I'm not sure if what I'm experiencing is a renaissance in creativity or just a fleeting interest. I've started writing a book. Aren't we all writing a book? Perhaps the most interesting way I've chosen to do it is in markdown with vim. It really triggered my first journey into configuring vim, so I suppose I'll start there.
Everyone that's worked in technology eventually stumbles across vim and during their first experience, they'll get frustrated, because while brilliantly designed, it's not immediately intuitive to the average user. There aren't any instructions on the screen; which is what I think inspired nano. I don't know that, it's merely speculation, but just to exit you have to type :
and then x
. But wait, how do you save? Well, of course you type :
and then w
, but you can also combine them like :wq
.
Oh yeah, you also have to be in the correct mode for that to work, so to actually make changes you need to type i
to enter insert mode.

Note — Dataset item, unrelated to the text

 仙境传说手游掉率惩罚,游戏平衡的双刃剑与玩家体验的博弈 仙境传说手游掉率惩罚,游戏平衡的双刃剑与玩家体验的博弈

Then, you have to figure out how to traverse the file using the cursor with the correct hotkeys or like you can repeatedly tap the up, down, left, and right arrows until you're in the desired coordinates to make your changes.
Hold on though, to exit insert mode you have to hit esc
and then you can :wq
get it? Yeah it's pretty easy once you use it a few thousand times to edit config files. That's where my usage of vim started, but now I'm venturing in to the land of configuring it for more than smashing a bunch of hot keys. There's more to life with vim once you start configuring .vimrc
. The world is your oyster or whatever. Yeah, raw oysters on the half-shell over ice with hot sauce, lemon, maybe some horse radish...
Anyway, this is how my first configuration looks and it's stupid simple:
set mouse=a
set textwidth=100
I know it's not that impressive, but that alone enables me to click around in a document to set the cursor position. It auto text-wraps at 100 characters with the setting below that. I'm sure it gets better when I start experimenting with turning it into a full IDE, but for now I'm just writing my book.
Oh yeah! It's also not immediately obvious, but with :set spell spelllang=en_us
you set the language. You hop between misspelled words with ]s
and [s
. Then since you obviously cant spell the word correctly to begin with you'll need suggestions. To get those type z=
and you might or might not have an uncle named Bob, but Bob's your uncle, you get suggestions. Select one and move on with your life, because like spilled milk a misspelled word isn't worth crying over.
Anyway back to the book. I'm writing it with markdown because beyond blogging, etc you can do so much with it. I'll probably write something that converts the whole project to a publishable pdf file.